The new core will have much shorter pipelines, weighing in at 14 stages compared to 31 in the current Pentium 4's. It will also be wider, the new core will be 4-issue compared to the Pentium 4's two. This will actually make it wider...and theoretically give it higher instruction-level parallelism...than the current Athlon 64 architecture. The much shorter pipelines will greatly reduce the power requirements, but will also mean a drop in clock speed. The greater width will most likely more than make up the difference as far as clock speed goes, though... think of this new architecture in terms of efficiency, just the way we currently think of the Athlon 64 or Pentium M.
All of these first processors based on the new architecture will be dual-core, with the Woodcrest getting a bump to four cores a little later (high-end server stuff). They will have a unified level 2 cache shared by the cores, and will be able to transfer information directly between the two cores' separate level 1 caches. This should greatly increase multi-threading performance over Intel's current dual-core offerings…The Pentium D is really just two cores sitting next to each other on the same package, with no way to communicate with each other except over the front side bus.
The new architecture will of course contain all the EM64T functionality for 64-bit operation, as well as an enhanced version of Intel's current speed-throttling technology that allows unused portions of the core to be powered down to further increase efficiency. It will also contain security hardware to prevent hacks like current processors, and virtualization hardware which will allow it to run multiple operating systems simultaneously. It appears that Hyperthreading will not be present in any of the new processors.
And now, a little speculation. I can't say for sure, but I'm skeptical that these processors will release the same way they are being announced now.

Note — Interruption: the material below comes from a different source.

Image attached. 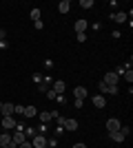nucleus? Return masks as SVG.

Although this architecture sounds like multiple steps in the right direction, there has to be some things that Intel isn't telling us about yet. As described, this "new and improved" architecture is very comparable to current AMD processors, and if it isn't going to release for a full year, Intel will likely not gain back any of the ground they are currently losing. AMD is pushing forward, with plans for quad-core chips in early 2007 and even speculation about an integrated PCI-Express controller on the CPU. If Intel doesn't plan better this time around (and they very well might be…we are just hearing the very first info on this new core), they are going to be rushing out a slapped-together quad-core chip in much the same way they did their first dual-core.
All in all, I would say this is a good thing for Intel. The Pentium M is definitely a solid architecture to build on…and finally laying Netburst to rest is the right thing to do. I really feel bad for those who plan on buying Intel processors now or over the next 12 months, though…The choices are going to be rather limited as far as performance goes, although I'm sure they will squeeze every last bit they can out of current architectures. In the end, anything you buy will be a dead end. Intel's new architecture will be a vast improvement over what they will sell you in the next year, performance-wise, in terms of power consumption and heat, and of course in terms of future upgradeability. Only time will tell how things will shake out, and whether Intel has more up their sleeve in terms of this new architecture that might really push back hard on AMD's current lead in design and performance.